Choosing the right investment: Land size

Land is a limited resource. This is why a property’s value grows with time – because of the land component, not because of the building that sits upon it. So, how important is land size for investment properties?

sam saggers

Blogger: Sam Saggers, CEO, Positive Real Estate

Australia’s population is projected to increase to 35.9 million by 2050. Compared to today’s population of just over 23 million, that’s an increase of 12.9 million in fewer than 40 years. That growth is expected to put huge pressure on Australian housing, especially in low supply areas where prices have reached highs that the average income earner cannot afford.

Australia’s population is always increasing while its habitable land size will remain the same. In an effort to provide affordable housing for the growing population, house and land packages on the city’s outer edges will continue to grow. However land around the city centre will always be in high demand as people want to be closer to work opportunities and the entertainment hubs.

This high demand without supply will push property prices even higher. While ‘flipping deals’ or instant equity may offer short-term results, property is a long haul investment. Land, particularly in major cities, will always be harder to come by as time progresses, and will always grow in value.


Why are backyards disappearing?

While land is what drives capital growth, people can’t live on land alone. Property investors make more money by subdividing a large block into as many dwellings as they can, often using the councils minimum land size as their guide. As an investor, it is more realistic and beneficial to have three smaller properties than only one large house with a big backyard.

There are a few reasons for this.
1.    Single person households are on the rise.
2.    Rents for large houses are unaffordable for the average income.
3.    Having one tenanted building will yield smaller returns than several buildings on the same land size.

Let’s explore.

Single person households are on the rise

The Australian Bureau of Statistics recorded that the rate of single person households is increasing, particular in inner city suburbs. Inner city suburbs tend to have less nuclear families and more DINKs (double income, no kids). Young people are delaying marriage and children, meaning that they don’t need a family home nor do they wish to live the university lifestyle of sharing with half a dozen roommates. These people simply don’t need large properties, as they enjoy spending their disposable income on going out and socialising. This is why it’s so important, as investors, to look at the demographics of an area when considering lot size.

Rents for large houses are unaffordable for the average income

While it may be a household dream to have a large four-bedroom, two-bathroom house with an enormous grassy backyard for the kids and the dog, for many people it is an unattainable goal. Consider that the median income of Australians working full-time is $57,400. Obviously, this goal is unreachable for the majority of Australians. Add in the expense of having children, and either a stay-at-home mum or dad or the expense of childcare, and most rental prices are out of reach.

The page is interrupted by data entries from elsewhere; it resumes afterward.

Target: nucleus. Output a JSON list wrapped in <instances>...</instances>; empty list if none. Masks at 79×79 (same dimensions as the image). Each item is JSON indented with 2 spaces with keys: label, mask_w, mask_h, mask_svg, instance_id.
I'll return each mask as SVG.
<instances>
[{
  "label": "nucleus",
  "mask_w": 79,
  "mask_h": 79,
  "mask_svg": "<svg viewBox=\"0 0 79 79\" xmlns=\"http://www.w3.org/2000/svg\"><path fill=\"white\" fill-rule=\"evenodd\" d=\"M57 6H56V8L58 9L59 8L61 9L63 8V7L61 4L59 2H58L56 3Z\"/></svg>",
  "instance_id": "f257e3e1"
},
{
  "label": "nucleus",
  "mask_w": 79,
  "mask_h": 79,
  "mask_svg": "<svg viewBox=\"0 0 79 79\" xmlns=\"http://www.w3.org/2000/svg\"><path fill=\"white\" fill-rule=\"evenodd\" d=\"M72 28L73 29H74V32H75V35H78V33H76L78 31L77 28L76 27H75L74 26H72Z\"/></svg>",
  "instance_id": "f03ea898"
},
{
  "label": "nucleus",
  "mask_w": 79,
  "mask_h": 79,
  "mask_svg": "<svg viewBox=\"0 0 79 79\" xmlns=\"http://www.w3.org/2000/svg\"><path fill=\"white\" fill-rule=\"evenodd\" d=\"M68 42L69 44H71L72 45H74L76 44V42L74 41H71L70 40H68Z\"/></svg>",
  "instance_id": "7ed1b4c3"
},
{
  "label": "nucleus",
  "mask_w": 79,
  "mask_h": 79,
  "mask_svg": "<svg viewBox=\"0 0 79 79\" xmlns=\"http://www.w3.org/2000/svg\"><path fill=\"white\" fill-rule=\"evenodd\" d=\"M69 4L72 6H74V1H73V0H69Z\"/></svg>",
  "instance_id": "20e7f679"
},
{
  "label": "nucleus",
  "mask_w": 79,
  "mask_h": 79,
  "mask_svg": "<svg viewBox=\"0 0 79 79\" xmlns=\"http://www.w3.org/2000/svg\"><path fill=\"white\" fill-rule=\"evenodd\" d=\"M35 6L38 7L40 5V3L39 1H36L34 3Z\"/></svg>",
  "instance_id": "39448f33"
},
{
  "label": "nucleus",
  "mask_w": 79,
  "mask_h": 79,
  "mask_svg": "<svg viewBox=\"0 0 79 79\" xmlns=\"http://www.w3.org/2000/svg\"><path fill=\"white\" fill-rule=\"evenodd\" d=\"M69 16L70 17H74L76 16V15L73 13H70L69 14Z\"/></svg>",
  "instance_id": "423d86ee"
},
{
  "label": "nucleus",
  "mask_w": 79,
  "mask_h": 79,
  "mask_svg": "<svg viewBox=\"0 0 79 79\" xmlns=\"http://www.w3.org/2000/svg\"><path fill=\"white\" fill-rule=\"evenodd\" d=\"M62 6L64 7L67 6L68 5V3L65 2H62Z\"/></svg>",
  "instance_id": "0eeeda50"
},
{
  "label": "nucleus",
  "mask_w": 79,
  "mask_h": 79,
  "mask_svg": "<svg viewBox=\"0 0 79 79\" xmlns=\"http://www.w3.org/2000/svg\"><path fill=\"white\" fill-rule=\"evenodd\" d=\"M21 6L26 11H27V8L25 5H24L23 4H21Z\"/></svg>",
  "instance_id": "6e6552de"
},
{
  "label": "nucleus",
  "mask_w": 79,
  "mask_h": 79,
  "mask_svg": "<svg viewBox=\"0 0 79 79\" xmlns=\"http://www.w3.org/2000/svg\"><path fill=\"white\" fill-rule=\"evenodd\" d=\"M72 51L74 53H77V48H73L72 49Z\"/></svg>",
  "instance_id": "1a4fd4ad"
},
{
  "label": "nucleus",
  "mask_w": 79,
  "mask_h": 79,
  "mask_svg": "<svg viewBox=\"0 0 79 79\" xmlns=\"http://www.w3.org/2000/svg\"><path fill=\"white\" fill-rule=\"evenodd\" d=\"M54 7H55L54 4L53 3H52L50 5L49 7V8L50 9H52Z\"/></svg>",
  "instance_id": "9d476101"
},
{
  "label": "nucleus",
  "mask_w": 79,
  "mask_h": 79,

Example: For a 4-bedroom, 2-bathroom house with a modest backyard in Parramatta, NSW, rents for upwards of $700 per week. However, in the same area a family can find a small 4-bedroom, 2-bathroom apartment for under $500 – but no backyard. This is a massive difference of $200 per week ($10,400 p.a.) . Can the average tenant really afford a backyard?

Having one tenanted building will yield smaller returns than several buildings on the same land size

Land size is of obvious importance to investors as it is the land that grows in value, not the building on top of it. However, it’s hard to get the same rental yields for a large house on a large piece of land compared to several units on that same land. Subdividing a piece of land into several small units is a smart strategy for investors, as the holding costs for the piece of land will be lower. There’s also less risk of three buildings being vacant for a long period than a single house.

Subdivision is an excellent strategy to boost equity. A piece of vacant land with a size of 1200sqm or more can sustain several units. Some councils allow for property sizes as small at 300sqm – which would be 4 properties within a 1200sqm block.

Unfortunately, vacant land can be hard to find in low-supply, high-demand areas. If vacant land is hard to come across, purchase land with an existing building with a large enough space to build a second home.

As population grows and housing density increases, smaller properties sizes become the norm. It just may be that backyards won’t be supportable in the future but investors should still consider land size in the property purchase – bigger is always better.

Note: Prices based on advertised rentals on on the 23rd of August, 2013.